L'Iran a annoncé vendredi avoir "confisqué" un pétrolier battant pavillon britannique dans le détroit d'Ormuz, après 24 heures de polémique avec Washington à propos d'un drone "iranien" que les Américains disent avoir abattu.

Arraisonné pour "non respect du code maritime international"

Londres s'est dit "extrêmement préoccupé" par "la saisie inacceptable" de "deux navires" par l'Iran. Il s'agit d'un bâtiment britannique et d'un autre battant pavillon libérien, a précisé le ministre des Affaires étrangères Jeremy Hunt. L'Iran n'a parlé que de la saisie d'un seul navire, le Stena Impero. Le propriétaire britannique du deuxième pétrolier arraisonné, le Mesdar, a annoncé que ce navire avait été relâché et que tous les membres de l'équipage étaient sains et saufs.

Le Stena Impero a été arraisonné vendredi par la force navale des Gardiens de la révolution, l'armée idéologique de la République islamique, pour "non respect du code maritime international", selon un communiqué officiel iranien. L'annonce de cette saisie est survenue quelques heures après la décision de la Cour suprême de Gibraltar de prolonger pour 30 jours l'immobilisation d'un pétrolier iranien, le Grace 1. Le navire avait été arraisonné le 4 juillet par les autorités de Gibraltar, territoire britannique situé à l'extrême sud de l'Espagne, qui le soupçonnaient de livrer du brut à la Syrie en violation des sanctions de l'Union européenne contre Damas. 

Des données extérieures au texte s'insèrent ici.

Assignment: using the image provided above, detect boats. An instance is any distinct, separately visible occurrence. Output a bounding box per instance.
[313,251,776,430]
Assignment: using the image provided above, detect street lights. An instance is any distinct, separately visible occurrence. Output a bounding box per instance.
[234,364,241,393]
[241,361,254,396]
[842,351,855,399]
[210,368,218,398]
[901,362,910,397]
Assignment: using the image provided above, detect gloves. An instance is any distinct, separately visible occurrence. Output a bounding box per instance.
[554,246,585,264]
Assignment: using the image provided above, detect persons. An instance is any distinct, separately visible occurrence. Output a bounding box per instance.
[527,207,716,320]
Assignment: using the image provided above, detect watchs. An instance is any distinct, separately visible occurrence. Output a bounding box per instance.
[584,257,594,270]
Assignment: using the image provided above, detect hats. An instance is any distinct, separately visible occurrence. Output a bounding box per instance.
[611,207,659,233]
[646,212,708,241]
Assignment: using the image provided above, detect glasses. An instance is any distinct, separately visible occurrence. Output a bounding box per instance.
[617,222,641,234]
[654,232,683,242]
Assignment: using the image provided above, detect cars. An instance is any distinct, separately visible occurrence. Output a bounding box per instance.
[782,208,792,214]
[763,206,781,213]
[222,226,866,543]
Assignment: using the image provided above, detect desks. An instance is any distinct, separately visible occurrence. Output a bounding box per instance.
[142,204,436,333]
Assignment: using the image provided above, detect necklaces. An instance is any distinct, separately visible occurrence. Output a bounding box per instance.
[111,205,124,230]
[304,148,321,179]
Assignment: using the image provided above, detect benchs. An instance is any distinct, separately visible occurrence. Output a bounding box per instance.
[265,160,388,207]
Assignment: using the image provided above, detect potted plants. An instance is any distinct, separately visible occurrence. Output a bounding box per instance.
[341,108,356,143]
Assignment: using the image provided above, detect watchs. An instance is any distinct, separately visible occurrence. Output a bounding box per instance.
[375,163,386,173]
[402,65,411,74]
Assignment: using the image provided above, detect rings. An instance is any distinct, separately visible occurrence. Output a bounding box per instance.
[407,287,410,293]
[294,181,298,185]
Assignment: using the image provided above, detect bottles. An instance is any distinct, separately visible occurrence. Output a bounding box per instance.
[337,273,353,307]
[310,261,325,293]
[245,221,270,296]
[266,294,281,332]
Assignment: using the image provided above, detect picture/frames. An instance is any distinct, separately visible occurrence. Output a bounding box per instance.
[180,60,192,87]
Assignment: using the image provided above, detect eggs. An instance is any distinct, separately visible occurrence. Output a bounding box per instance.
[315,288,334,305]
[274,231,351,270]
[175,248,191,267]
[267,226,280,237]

Washington accuse Téhéran d'une série de sabotages ou d'attaques contre six navires

Téhéran nie cette accusation et dénonce un acte de "piraterie". Mardi, le guide suprême iranien, l'ayatollah Ali Khamenei avait déclaré que l'Iran répondrait "au moment et à l'endroit opportuns" à cet acte de "malveillance". La région du Golfe et du détroit d'Ormuz se trouve depuis plus de deux mois au cœur de vives tensions géopolitiques, sur fond de bras de fer entre l'Iran et les Etats-Unis, qui y ont renforcé leur déploiement militaire. Washington a accusé l'Iran d'une série d'actes de sabotage ou d'attaques ayant visé depuis mai six navires de part et d'autre du détroit d'Ormuz, dans le Golfe ou en mer d'Oman. Ce que Téhéran nie.

La tension entre les deux pays avait atteint un pic le 20 juin lorsque l'Iran avait abattu un drone américain qui, selon Téhéran, avait violé son espace aérien. Donald Trump avait alors affirmé avoir annulé à la dernière minute des frappes de représailles le lendemain.